== What is required ==
Answer these from the text on legitimacy below.
(a) In which decade did Talcott Parsons start talking about legitimacy?
(b) How many functions of social systems did Parsons outline as relevant to determining legitimacy?
(c) Besides values, beliefs and actions, what else does the writer say legitimation applies to?

For my PhD I had to go beyond my taken-for-granted understanding of the concept of legitimacy. I discovered that Talcott Parsons, one of the founding fathers of Sociology, started talking about legitimacy in the 1960s.

Parsons outlined three functions of social systems that are relevant to the determination of legitimacy:

  1. the way in which values are shared by members of a common culture;
  2. the ways in which values are connected to the institutions which regulate society; and
  3. the ways in which society is politically organized to implement collective or public goals.

Parsons conceived of processes of legitimation as, “The primary link between values as an internalised component of the personality of the individual, and the institutionalised patterns which define the structure of social relationships” (Parsons 1960: 173). So, the determination of legitimacy is a function of the interplay between individual and collective values, beliefs, and interests and the way these are expressed through social groups and institutions.

This definition of legitimation left me with a vague unease. What bothered me about Parsons’ analysis when I was doing my PhD is what still bothers me after my experiences with the Learning Exchange. Legitimation is a process that not only applies to values, beliefs and actions. It also applies to people and their sense of self, to the feeling of being a valued, legitimate person. It is a process that brings people in from the margins. It incorporates. It is a unifying force. But this means it is also a homogenizing force, a force that requires conformity. And the process is sometimes achieved through domination.

== Supplied information ==
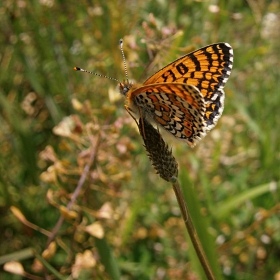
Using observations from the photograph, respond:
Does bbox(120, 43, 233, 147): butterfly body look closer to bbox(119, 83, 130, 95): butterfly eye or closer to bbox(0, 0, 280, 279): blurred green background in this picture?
bbox(119, 83, 130, 95): butterfly eye

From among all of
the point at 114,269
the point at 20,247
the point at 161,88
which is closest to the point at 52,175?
the point at 114,269

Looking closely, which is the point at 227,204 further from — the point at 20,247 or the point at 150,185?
the point at 20,247

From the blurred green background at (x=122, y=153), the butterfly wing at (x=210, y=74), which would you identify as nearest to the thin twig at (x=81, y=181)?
the blurred green background at (x=122, y=153)

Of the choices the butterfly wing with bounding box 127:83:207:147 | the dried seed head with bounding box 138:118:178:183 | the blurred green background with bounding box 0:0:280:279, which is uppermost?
the dried seed head with bounding box 138:118:178:183

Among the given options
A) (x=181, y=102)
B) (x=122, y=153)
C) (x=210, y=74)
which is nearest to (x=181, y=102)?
(x=181, y=102)

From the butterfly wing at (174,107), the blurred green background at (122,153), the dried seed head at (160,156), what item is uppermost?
the dried seed head at (160,156)

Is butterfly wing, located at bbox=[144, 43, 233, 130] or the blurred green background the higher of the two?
butterfly wing, located at bbox=[144, 43, 233, 130]

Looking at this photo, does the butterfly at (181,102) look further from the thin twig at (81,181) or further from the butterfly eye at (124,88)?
the thin twig at (81,181)

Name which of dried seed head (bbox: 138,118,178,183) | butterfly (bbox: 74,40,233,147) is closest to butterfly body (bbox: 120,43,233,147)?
butterfly (bbox: 74,40,233,147)
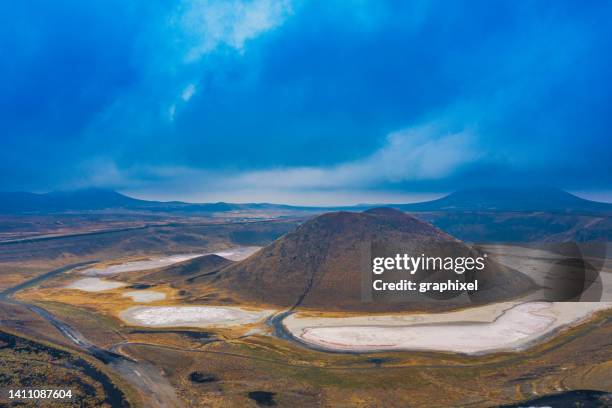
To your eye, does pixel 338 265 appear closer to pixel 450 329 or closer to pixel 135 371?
pixel 450 329

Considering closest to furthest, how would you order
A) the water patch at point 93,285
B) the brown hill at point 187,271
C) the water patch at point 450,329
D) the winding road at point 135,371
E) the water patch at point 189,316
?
the winding road at point 135,371
the water patch at point 450,329
the water patch at point 189,316
the water patch at point 93,285
the brown hill at point 187,271

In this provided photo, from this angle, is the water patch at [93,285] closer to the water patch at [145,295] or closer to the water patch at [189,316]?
the water patch at [145,295]

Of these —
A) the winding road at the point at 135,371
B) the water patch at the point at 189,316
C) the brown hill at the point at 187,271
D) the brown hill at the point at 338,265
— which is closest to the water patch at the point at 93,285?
the brown hill at the point at 187,271

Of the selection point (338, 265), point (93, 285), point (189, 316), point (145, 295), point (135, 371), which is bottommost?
point (93, 285)

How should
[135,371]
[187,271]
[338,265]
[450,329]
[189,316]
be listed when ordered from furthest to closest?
[187,271], [338,265], [189,316], [450,329], [135,371]

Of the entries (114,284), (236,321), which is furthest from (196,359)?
(114,284)

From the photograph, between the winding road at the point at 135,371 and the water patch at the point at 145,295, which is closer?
the winding road at the point at 135,371

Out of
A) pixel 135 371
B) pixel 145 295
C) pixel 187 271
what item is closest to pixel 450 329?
pixel 135 371

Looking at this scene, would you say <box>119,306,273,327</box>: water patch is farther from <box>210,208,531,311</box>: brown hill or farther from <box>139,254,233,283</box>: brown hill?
<box>139,254,233,283</box>: brown hill

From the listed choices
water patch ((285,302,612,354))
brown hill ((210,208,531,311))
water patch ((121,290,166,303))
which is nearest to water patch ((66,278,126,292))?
water patch ((121,290,166,303))
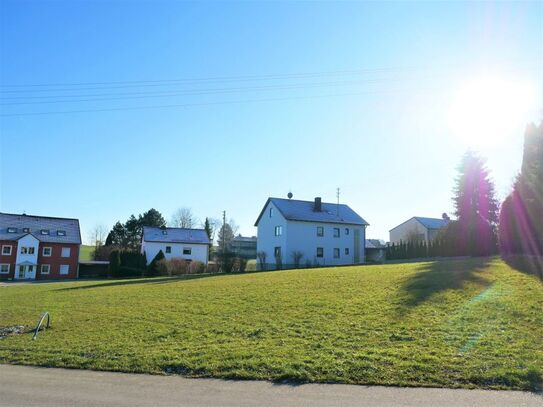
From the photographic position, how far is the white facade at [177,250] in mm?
62531

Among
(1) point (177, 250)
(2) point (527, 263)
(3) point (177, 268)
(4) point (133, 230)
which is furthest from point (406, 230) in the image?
(2) point (527, 263)

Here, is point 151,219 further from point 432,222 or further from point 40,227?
point 432,222

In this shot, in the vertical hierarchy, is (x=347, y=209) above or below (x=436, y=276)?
above

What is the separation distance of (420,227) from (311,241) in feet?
98.7

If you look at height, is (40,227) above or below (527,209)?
above

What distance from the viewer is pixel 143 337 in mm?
11359

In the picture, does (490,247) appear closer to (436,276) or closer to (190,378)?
(436,276)

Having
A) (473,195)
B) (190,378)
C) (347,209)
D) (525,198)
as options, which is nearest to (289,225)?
(347,209)

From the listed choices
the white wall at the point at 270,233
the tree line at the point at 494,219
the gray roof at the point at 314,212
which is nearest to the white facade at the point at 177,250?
the white wall at the point at 270,233

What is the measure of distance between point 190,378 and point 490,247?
28.8 metres

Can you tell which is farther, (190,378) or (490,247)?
(490,247)

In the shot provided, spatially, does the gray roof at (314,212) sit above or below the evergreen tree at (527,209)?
above

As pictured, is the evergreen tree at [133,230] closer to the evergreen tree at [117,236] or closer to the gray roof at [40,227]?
the evergreen tree at [117,236]

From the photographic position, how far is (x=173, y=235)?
65.6 meters
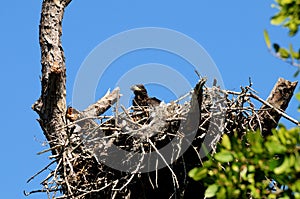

== Task output ==
(a) The 1960s.
(b) Three.
(c) People and their sense of self, the feeling of being a valued, legitimate person.